SOURCE
# # # #

2.5D Forward Simulation of a DCIP Line

Here we use the module SimPEG.electromagnetics.static.resistivity to predict DC resistivity data and the module SimPEG.electromagnetics.static.induced_polarization to predict IP data for a dipole-dipole survey. In this tutorial, we focus on the following:

• How to define the survey

• How to define the problem

• How to predict DC resistivity data for a synthetic resistivity model

• How to predict IP data for a synthetic chargeability model

• How to include surface topography

• The units of the models and resulting data

This tutorial is split into two parts. First we create a resistivity model and predict DC resistivity data. Next we create a chargeability model and a background conductivity model to compute IP data.

# # # #

RECORDS SHOWN
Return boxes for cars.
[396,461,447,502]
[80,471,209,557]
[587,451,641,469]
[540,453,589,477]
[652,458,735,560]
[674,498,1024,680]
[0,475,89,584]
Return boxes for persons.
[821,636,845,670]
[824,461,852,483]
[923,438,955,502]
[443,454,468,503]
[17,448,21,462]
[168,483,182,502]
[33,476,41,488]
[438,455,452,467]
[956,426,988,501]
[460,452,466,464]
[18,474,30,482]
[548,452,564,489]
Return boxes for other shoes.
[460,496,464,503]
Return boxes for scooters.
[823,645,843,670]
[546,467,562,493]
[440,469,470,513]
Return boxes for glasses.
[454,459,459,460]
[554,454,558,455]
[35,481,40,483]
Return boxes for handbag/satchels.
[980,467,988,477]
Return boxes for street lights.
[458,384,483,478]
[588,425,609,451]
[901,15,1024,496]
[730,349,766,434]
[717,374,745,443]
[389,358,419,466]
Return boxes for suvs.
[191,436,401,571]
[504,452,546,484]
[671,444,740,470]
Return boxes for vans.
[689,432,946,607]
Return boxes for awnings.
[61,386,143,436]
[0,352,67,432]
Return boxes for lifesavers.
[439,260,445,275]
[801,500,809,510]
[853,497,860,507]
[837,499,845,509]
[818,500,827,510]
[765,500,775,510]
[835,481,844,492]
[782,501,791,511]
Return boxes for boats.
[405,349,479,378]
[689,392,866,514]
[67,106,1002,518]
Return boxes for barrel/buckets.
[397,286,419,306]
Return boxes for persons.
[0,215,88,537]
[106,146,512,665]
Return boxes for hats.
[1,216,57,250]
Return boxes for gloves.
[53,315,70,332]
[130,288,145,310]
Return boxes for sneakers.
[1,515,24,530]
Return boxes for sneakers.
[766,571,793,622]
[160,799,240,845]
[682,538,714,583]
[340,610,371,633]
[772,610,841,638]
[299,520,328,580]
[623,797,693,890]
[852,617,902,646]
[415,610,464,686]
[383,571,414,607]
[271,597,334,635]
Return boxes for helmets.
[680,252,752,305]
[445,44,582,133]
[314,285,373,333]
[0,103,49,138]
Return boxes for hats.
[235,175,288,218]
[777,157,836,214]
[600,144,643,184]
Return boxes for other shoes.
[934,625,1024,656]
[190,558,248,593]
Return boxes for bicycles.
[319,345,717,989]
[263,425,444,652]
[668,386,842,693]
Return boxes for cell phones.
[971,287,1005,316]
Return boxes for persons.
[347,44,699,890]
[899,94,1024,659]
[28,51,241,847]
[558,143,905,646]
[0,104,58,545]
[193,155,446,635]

# # # #

EXERCISES TO COMPLETE
1) From the DCIP tutorial, write out the passage that begins at the words "This tutorial is" and stops after "compute IP data.", swapping "two parts" for "two sections".
2) Does the DCIP tutorial support each statement below? Answer yes or no for each, and quote the deciding words.
(a) The data are predicted for a dipole-dipole survey.
(b) The tutorial has three parts.
(c) IP data are computed from a chargeability model together with a background conductivity model.
The material has no connection to the DCIP tutorial.

ANSWERS FOR THE TASKS
1)
This tutorial is split into two sections. First we create a resistivity model and predict DC resistivity data. Next we create a chargeability model and a background conductivity model to compute IP data.

2)
(a) Yes: "to predict IP data for a dipole-dipole survey"
(b) No: "This tutorial is split into two parts."
(c) Yes: "Next we create a chargeability model and a background conductivity model to compute IP data."